You can help me win by liking it on youtube!


----------



## Brian G Turner (Dec 6, 2012)

Excellent piece of work - well done.


----------



## Parson (Dec 6, 2012)

Hey, I liked this a lot!


----------



## Fuzzy Modem (Dec 6, 2012)

Neat! Thanks guys, did you click "like"? I'm in the lead, but second place is gaining on me!


----------



## The Judge (Dec 6, 2012)

Very gripping.  Both actors and graphics were great.  Well done!   

(Silly question. I watched it here and clicked on the thumbs up button here -- is that enough?  Or do I have to go over to Youtube itself?)


----------



## Fuzzy Modem (Dec 6, 2012)

I think clicking on the embed counts, thanks!


----------



## Parson (Dec 6, 2012)

I went over to youtube and checked there. In the lead? That's great!!


----------



## Fuzzy Modem (Dec 7, 2012)

85 to 59, so please share it around! Thanks


----------



## Fuzzy Modem (Dec 7, 2012)

Now on reddit: http://www.reddit.com/r/indiecinema...kan_film_makers_frozen_youtube_a_scifi_short/



Please "up vote" it!


----------



## Starbeast (Dec 8, 2012)

Very cool Fuzzy Modem, great story and effects.
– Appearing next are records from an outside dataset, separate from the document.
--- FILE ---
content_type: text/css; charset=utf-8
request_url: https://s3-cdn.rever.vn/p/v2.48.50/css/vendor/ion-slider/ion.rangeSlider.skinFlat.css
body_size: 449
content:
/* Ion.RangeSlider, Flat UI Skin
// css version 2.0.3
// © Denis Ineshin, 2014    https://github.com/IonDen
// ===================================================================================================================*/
It was hard to find on Youtube, but after some time I located it.

If anyone else is having trouble finding it on Youtube, type: Fuzzy Modem

Then hit search. Once there, you will notice other items posted by Fuzzy Modem, just click onto his name and you will find his channel.


----------



## Brian G Turner (Dec 9, 2012)

Yep, I "liked" on YouTube.


----------



## Fuzzy Modem (Dec 10, 2012)

I won the vote on youtube! My film screened at the Anchorage International Film Festival, and I got a pass that let me into the after party! I drank a lot of free booze and rubbed elbows with other film makers and producers, several of which showed interest in CrossOver and took copies of my screenplay for the pilot episode.

Thanks so much to everyone that voted! You guys rock!


----------



## Fuzzy Modem (Dec 11, 2012)

Yeah, it's nice being the only "Fuzzy Modem"

You guys have any suggestions for the director's cut?


----------



## atmobeam (May 18, 2013)

nice work dude!


----------



## TheTomG (May 18, 2013)

Nice stuff, I like the horror of the situation. Hope there is indeed more to come!


----------